Tous les soins nécessaires à Candos Attention, au niveau des soins, maman était plus que satisfaite. Elle a vu défiler tous les spécialistes :orthopédiste, kinésithérapeute, dentiste, médecin généraliste…Ce qui lui a manqué ce sont les petites attentions qui font tellement de bien quand on a vécu un traumatisme.
Au hasard d’une sortie par bus, Nathalie, 57 ans, monte à l’arrêt TangsWay à Beau-Bassin en face de la succursale de la banque commerciale de Maurice. Elle porte un gros bandage au pied. Le bus n’a pas de rampe d’accès pour les personnes à mobilité réduite. Les «bus plat » existent. Mais ne sont pas nombreux. Lorsque la loi pour l’égalité des droits et des chances pour les personnes handicapées ou à mobilité réduite a été votée en 2005 en France, beaucoup de commerces, transports et même d’administration estimaient qu’il allait être impossible de rendre leurs services accessibles.
Aujourd’hui en France, presque tous les services ou établissements disposent d’une rampe pour les personnes à mobilité réduite. D’après les dires de Nathalie, elle s’est rendue au dispensaire de Beau-Bassin (area health center) pour faire son pansement car le service y est meilleur. « Mo habite Quatre-Bornes, normalement mo ti bizin alle Candos pour faire mo pansement. Mais là-bas banne là brite. Mo préfère vine Beau-Bassin ».

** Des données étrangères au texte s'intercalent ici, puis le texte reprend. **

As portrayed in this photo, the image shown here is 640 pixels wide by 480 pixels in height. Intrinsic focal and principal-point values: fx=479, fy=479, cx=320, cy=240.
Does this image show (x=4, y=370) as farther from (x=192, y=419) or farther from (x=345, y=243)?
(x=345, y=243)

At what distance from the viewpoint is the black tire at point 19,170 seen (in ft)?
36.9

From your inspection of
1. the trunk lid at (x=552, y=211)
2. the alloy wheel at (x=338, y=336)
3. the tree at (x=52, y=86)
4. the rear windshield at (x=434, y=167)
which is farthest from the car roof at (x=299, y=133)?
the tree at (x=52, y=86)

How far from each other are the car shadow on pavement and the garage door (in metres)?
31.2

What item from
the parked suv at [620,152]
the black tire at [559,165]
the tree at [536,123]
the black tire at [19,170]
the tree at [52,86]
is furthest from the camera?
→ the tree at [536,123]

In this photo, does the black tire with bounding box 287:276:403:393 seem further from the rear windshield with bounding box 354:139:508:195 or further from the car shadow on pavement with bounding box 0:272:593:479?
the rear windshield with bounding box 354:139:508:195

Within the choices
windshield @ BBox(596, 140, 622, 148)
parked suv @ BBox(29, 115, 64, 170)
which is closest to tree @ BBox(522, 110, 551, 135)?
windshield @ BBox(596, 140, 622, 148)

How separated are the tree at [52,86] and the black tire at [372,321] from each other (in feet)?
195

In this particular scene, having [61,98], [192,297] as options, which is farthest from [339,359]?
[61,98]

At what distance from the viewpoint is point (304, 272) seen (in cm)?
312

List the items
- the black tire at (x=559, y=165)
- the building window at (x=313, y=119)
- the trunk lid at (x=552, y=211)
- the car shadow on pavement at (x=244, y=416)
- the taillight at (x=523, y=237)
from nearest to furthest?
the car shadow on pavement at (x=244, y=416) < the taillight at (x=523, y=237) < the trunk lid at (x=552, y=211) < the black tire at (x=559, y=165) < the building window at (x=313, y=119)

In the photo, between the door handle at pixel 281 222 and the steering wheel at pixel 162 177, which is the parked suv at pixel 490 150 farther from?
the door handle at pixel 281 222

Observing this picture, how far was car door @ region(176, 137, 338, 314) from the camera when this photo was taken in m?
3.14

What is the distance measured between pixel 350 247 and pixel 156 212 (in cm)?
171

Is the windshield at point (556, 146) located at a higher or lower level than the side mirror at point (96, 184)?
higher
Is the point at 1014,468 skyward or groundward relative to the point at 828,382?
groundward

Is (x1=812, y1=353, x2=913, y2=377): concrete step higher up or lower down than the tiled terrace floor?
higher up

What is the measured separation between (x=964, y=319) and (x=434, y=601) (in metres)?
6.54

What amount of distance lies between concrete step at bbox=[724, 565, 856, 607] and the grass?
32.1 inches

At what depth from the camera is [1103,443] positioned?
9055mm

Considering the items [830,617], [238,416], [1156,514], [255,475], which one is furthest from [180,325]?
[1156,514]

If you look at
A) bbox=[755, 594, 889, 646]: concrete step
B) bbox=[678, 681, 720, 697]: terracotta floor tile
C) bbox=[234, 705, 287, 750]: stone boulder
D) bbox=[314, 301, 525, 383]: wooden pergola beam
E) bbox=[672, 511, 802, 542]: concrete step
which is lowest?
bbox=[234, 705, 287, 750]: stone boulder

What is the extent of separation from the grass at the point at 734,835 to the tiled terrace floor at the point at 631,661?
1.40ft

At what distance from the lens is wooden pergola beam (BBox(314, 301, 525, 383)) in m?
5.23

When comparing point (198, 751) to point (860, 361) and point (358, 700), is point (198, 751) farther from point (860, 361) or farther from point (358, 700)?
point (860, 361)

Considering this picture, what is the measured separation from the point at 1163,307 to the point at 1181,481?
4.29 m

Mis à part le choc de voir les conditions d’hospitalisation à Maurice, cette immersion au pays a été un vrai plaisir. Les Mauriciens et Mauriciennes possèdent cette vraie politesse du coeur et une attention envers autrui que l’on ne trouve sans doute nulle part ailleurs. Exemple : j’étais allongée sur un banc devant le plazza à Rose-Hill pour profiter du soleil et me défatiguer. Une dame inquiète vint vers moi : «Madame ou korek.» Elle pensait que j’avais fait un malaise…Une autre fois, à Mahébourg, je voulais me frayer un passage sur un trottoir bondé et bruyant..J’avais dit ‘pardon’ à un Monsieur qui ne m’a pas entendue. Un commerçant le tira par les bras, fâché et lui faisant signe de me laisser passer.
Arlyne Jeannot
Arlyne Jeannot est une journaliste franco-mauricienne. Elle a travaillé à la fois à Maurice et en France comme journaliste. Elle a fait partie de l’équipe qui a lancé Radio One, première radio privée de Maurice en 2002. Elle aime passionnément son île natale et y retourne tous les ans.